Much has been written about director Jose Larraz’s SYMPTOMS and with good reason. For decades the picture has been shrouded in mystery, a title made by a much lauded genre filmmaker that, after a high profile premiere at the 1974 Cannes film festival, vanished into obscurity, virtually unseen since its UK television broadcasts in the early 1980s. And though it lacks the explicitly sexually exploitative frissons of Larraz’s most famous picture, that same year’s VAMPYRES, SYMPTOMS is a far more emotionally and psychologically upsetting experience. It’s a finely detailed character piece, a “crazy lady” psychodrama in line with so many other worthy films, most of which chased the success of Roman Polanksi’s REPULSION. Like that masterful film, Larraz forgoes convoluted narratives and focuses primarily on its central female point of entry. We’re loathe to call the central figure in SYMPTOMS a protagonist, but her mental make-up is complex enough that we cannot dismiss her as an antagonist either. She’s a broken, fragile thing; a woman whose mind has snapped for reasons left only somewhat explained and now, after the presumably severe damage has been done, she’s been rendered deadly and dangerous and feral, with no hope for healing.

And the rub is that we don’t want her to heal. Because watching the character unwind, violently, is such a mesmerizing, visceral and wholly cinematic experience.

SYMPTOMS casts the oddly beautiful Angela Pleasence (daughter of the late Donald Pleasence, seen with her pop in the prior year’s FROM BEYOND THE GRAVE) as Helen, an emotionally unstable girl who lives alone in the English countryside. As the film opens, Helen has invited her friend Ann (Lorna Heilbron, THE CREEPING FLESH), who is escaping a bad marriage, to stay with her. But Ann soon finds out that Helen is more than just shy and, after catching clues as to the deeper secrets the young woman is hiding, and meeting some of the strange people who creep around the peripheral of the home, she attempts to flee. Instead, she re-awakens Helen’s barely dormant madness and is promptly murdered for her efforts.

Helen than goes further off the rails. As is the norm with these sorts of pictures, her madness is tied to her repressed sexuality and we are treated to scenes of Helen masturbating and imagining lesbian encounters with a mysterious woman. As she gets more and more deranged, we learn more about her strange relationship with the grinning groundskeeper (Peter Vaughan, DIE! DIE! MY DARLING!, STRAW DOGS) and, when people come to call on the house, they don’t seem to leave. Meanwhile, darkness falls and the storm rages, both literal and otherwise…

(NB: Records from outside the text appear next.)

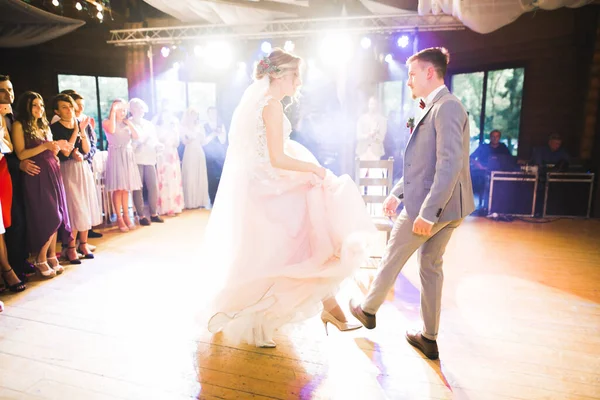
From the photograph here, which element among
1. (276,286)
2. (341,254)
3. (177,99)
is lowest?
(276,286)

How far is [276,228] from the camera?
7.80 feet

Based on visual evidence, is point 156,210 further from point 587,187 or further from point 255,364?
point 587,187

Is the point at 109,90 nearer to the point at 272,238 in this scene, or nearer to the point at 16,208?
the point at 16,208

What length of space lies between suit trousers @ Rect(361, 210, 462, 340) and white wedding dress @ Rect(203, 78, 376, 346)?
7.0 inches

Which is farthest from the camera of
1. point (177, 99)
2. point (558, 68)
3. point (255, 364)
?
point (177, 99)

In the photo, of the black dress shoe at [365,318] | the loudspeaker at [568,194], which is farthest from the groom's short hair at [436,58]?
the loudspeaker at [568,194]

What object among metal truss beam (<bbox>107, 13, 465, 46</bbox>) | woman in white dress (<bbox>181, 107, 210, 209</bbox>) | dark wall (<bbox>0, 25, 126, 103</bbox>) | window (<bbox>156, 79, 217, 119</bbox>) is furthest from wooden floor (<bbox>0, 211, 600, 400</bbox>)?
window (<bbox>156, 79, 217, 119</bbox>)

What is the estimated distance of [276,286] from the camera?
2.31 m

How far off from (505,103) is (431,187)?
6720 millimetres

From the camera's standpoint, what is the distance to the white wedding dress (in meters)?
2.30

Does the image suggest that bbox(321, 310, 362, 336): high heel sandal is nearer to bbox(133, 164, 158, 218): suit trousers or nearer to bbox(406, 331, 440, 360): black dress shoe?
bbox(406, 331, 440, 360): black dress shoe

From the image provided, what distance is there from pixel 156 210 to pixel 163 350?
377 centimetres

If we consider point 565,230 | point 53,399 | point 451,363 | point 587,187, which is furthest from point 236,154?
point 587,187

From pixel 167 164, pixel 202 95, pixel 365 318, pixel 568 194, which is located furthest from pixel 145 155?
pixel 568 194
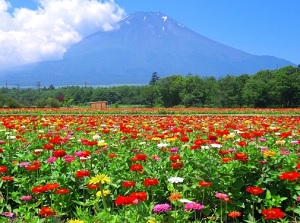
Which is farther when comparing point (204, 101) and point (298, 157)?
point (204, 101)

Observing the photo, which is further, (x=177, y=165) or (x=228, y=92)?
(x=228, y=92)

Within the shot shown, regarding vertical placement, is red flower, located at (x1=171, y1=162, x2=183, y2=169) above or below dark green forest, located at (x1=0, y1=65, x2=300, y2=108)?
below

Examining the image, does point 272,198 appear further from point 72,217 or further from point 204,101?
point 204,101

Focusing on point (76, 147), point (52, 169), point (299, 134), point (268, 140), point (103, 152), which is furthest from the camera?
point (299, 134)

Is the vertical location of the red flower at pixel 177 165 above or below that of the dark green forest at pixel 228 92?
below

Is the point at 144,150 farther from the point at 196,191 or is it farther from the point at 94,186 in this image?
the point at 94,186

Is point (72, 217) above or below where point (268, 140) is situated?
below

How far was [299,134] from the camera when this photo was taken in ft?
23.2

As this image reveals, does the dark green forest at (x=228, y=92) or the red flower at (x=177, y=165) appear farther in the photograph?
the dark green forest at (x=228, y=92)

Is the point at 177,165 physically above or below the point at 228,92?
below

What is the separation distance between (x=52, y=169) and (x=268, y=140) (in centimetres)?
352

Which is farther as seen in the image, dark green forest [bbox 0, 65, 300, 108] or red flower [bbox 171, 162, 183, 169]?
dark green forest [bbox 0, 65, 300, 108]

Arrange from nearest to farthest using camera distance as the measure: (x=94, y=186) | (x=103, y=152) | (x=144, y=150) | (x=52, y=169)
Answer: (x=94, y=186), (x=52, y=169), (x=103, y=152), (x=144, y=150)

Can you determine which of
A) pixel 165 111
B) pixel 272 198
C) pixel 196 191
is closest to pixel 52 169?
pixel 196 191
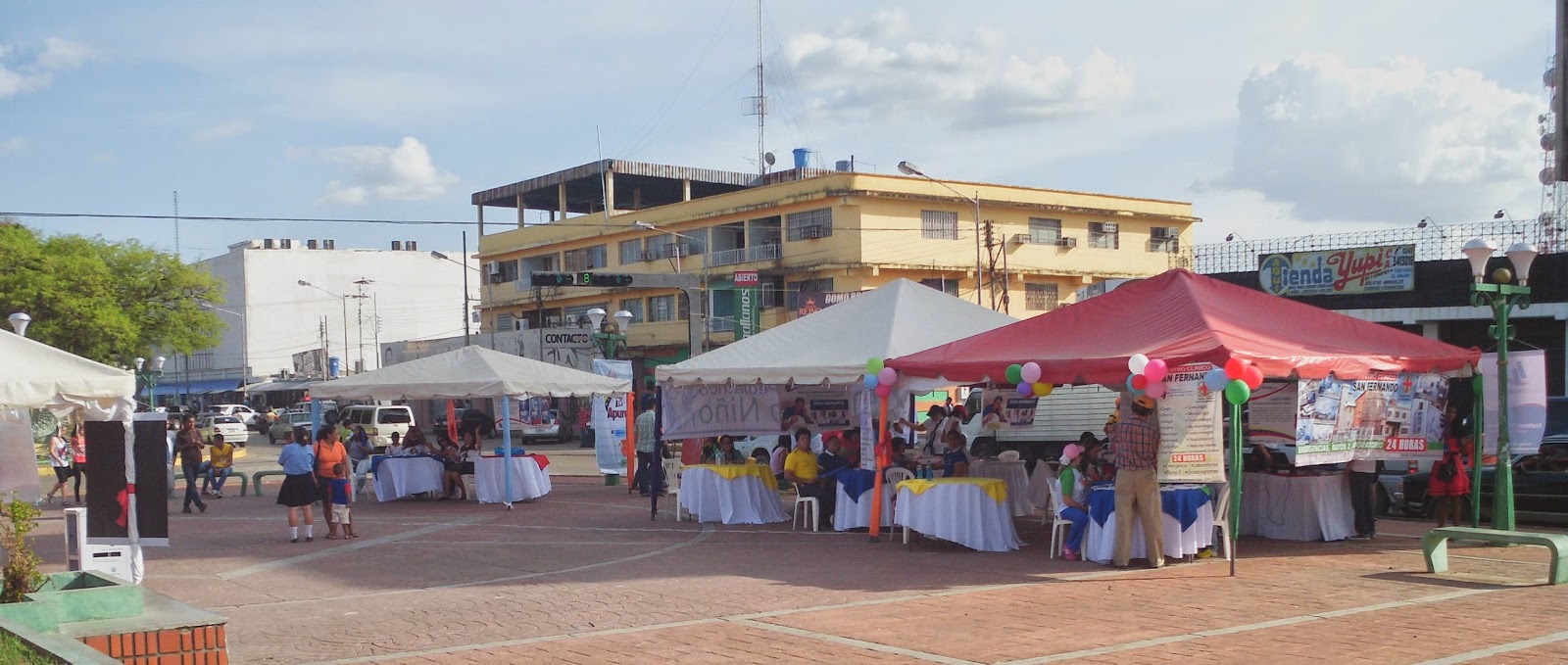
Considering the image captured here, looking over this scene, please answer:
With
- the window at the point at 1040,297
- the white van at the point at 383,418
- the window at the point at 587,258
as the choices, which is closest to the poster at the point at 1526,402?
the white van at the point at 383,418

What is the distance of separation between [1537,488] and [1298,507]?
3.43m

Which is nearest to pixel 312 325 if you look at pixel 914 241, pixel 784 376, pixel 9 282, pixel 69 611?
pixel 9 282

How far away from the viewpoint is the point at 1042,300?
51.4 metres

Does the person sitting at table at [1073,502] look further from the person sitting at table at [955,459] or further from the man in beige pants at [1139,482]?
the person sitting at table at [955,459]

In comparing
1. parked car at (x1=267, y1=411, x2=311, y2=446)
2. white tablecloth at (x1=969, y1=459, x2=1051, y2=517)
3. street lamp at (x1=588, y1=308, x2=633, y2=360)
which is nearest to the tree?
parked car at (x1=267, y1=411, x2=311, y2=446)

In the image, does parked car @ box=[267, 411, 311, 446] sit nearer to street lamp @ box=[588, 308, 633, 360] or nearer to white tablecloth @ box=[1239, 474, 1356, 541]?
street lamp @ box=[588, 308, 633, 360]

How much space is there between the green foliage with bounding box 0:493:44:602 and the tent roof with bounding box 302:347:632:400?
40.2 ft

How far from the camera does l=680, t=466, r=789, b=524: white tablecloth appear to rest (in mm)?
17578

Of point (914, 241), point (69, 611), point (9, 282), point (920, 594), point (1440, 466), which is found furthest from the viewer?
point (914, 241)

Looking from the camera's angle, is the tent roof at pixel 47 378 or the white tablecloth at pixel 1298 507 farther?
the white tablecloth at pixel 1298 507

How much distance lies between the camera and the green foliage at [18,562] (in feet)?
25.8

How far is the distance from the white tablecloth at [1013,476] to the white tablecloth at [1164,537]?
4211 millimetres

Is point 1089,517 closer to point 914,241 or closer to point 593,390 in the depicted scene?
point 593,390

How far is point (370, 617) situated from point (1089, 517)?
22.6 ft
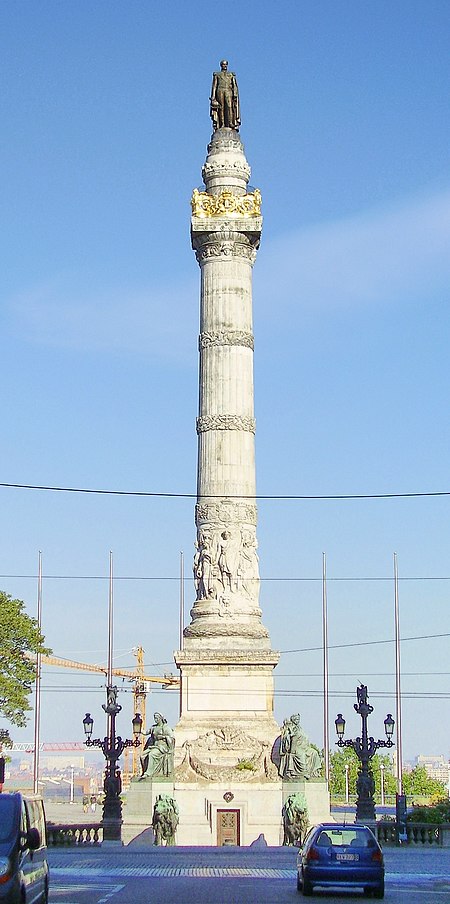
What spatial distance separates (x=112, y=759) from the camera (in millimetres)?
45594

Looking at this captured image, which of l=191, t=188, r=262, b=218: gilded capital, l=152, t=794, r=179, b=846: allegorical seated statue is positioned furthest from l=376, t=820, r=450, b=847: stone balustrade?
l=191, t=188, r=262, b=218: gilded capital

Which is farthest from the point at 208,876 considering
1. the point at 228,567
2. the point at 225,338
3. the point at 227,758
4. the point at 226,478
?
the point at 225,338

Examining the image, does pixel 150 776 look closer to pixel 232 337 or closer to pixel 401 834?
pixel 401 834

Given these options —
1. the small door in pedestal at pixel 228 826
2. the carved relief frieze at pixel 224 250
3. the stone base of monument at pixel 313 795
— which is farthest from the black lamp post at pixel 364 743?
the carved relief frieze at pixel 224 250

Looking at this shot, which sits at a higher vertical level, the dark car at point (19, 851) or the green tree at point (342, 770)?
the dark car at point (19, 851)

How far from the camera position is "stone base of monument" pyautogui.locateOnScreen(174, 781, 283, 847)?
4594 centimetres

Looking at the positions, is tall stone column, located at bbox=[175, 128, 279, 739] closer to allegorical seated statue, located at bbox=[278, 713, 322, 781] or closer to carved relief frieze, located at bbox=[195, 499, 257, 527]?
carved relief frieze, located at bbox=[195, 499, 257, 527]

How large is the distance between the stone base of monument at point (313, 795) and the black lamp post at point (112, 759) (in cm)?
500

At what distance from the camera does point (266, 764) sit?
4666 centimetres

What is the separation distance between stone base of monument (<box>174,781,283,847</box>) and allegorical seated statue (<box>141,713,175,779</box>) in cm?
83

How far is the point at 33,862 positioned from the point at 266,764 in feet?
98.4

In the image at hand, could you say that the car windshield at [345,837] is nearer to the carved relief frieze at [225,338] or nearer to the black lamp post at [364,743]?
the black lamp post at [364,743]

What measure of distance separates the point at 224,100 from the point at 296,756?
2529cm

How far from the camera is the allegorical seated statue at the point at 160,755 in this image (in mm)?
45781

It would be easy to credit SYMPTOMS’ power solely to Pleasence, who is so very, very good; her wide, spaced out eyes and fine-boned features conveying an aristocratic innocence when she is vulnerable, features that contort terrifyingly when Helen goes into full-blown psychotic attack mode. But this is Larraz’s show. He makes the house itself a character, prowling and propelling his camera through its narrow corridors, following his female monster, studying her quietly (he loves to remove music and just let sounds, like the rhythmic tick of the clock pendulum, serve as the aural glue) and lunging into a frenzy during those aforementioned murder scenes. Larraz specializes in juxtaposing moments of considered calm with bursts of grisly violence, something that also makes VAMPYRES such a memorable work. Here, he is in complete control, drawing his audience into an environment and keeping us there until the film’s final, haunting moments, a finale that I promise won’t be an easy one to shake. SYMPTOMS is unforgettable.